Verena von der Heyden-Rynsch

Verena von der Heyden-Rynsch nous présente dans ce très bel essai un personnage essentiel de l’histoire des idées en Europe: l'imprimeur-libraire-éditeur vénitien de la Renaissance, Aldo Manuzio. Trop peu connu aujourd’hui, ce dernier a été l’un des fondateurs de la diffusion de la pensée humaniste en Europe, à travers le rôle qu’il a joué dans le développement de l’imprimerie moderne.

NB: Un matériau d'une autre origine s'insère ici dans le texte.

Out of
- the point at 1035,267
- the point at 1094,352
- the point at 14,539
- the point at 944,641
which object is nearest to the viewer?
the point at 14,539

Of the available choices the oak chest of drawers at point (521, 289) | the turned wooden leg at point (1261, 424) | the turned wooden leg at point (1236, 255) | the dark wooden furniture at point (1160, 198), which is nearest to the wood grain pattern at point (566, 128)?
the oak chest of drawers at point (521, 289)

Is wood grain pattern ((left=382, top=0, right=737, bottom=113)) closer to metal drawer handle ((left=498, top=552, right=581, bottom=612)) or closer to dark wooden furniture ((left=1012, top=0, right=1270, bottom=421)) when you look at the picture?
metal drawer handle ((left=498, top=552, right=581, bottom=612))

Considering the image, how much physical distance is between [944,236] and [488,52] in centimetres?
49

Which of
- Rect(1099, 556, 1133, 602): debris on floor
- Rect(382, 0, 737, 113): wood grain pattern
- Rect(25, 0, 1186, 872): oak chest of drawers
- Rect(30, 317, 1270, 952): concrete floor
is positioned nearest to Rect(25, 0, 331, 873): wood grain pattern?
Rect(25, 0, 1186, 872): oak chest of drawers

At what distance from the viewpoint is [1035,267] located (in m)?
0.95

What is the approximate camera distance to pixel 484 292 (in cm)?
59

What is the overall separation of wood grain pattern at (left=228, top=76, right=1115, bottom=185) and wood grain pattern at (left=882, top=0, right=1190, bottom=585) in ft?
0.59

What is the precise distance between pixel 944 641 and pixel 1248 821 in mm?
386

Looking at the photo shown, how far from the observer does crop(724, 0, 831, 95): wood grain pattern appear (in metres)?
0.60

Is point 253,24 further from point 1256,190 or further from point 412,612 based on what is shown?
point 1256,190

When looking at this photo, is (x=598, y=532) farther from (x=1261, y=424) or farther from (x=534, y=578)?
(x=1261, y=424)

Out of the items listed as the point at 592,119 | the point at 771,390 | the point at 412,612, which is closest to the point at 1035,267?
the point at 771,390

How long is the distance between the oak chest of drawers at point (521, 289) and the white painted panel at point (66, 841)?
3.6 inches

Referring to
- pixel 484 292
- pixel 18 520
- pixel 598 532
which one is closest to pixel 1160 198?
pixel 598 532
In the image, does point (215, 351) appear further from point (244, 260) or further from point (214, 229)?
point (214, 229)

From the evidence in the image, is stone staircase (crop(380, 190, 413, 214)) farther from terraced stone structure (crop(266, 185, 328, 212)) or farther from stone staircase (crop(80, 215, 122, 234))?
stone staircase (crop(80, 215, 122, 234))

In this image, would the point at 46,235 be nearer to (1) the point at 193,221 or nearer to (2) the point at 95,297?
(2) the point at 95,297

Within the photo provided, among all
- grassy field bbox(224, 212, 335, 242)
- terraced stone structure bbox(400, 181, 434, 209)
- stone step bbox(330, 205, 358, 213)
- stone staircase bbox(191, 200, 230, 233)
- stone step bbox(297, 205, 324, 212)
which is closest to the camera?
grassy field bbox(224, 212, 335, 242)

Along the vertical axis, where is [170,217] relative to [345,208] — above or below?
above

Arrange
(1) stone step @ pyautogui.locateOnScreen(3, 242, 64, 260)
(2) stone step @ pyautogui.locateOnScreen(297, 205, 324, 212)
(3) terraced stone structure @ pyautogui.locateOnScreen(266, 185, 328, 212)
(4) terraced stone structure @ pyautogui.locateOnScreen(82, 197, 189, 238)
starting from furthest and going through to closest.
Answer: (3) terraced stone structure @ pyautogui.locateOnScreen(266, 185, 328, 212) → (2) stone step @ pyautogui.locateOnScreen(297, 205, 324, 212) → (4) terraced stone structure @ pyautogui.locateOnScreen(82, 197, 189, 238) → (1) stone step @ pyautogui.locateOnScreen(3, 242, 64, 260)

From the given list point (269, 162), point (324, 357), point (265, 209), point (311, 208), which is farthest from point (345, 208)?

L'essayiste allemande répare cette injustice en retraçant la vie d’Aldo Manuzio, mais également en restituant l’effervescence de toute une époque. Manuzio, entre 1494 et 1515, a publié plus de cent cinquante ouvrages en grec, latin, italien ou même en hébreu, avec son plus proche collaborateur Griffo de Bologna. Il est notamment à l’origine de plusieurs fontes qui ont révolutionné l’art d'imprimerie ainsi que l’inventeur des caractères en italique. Verena von der Heyden-Rynsch sait raconter la vie d’un homme dans son époque en captant l’essentiel d’une aventure intellectuelle et humaine. Grâce à sa plume, elle fait surgir sous nos yeux la Venise de la Renaissance, et parvient à dépeindre avec talent un métier qui n’a cessé d’évoluer depuis. Manuzio a été un précurseur dans bien des domaines et reste un personnage fascinant à redécouvrir aujourd’hui.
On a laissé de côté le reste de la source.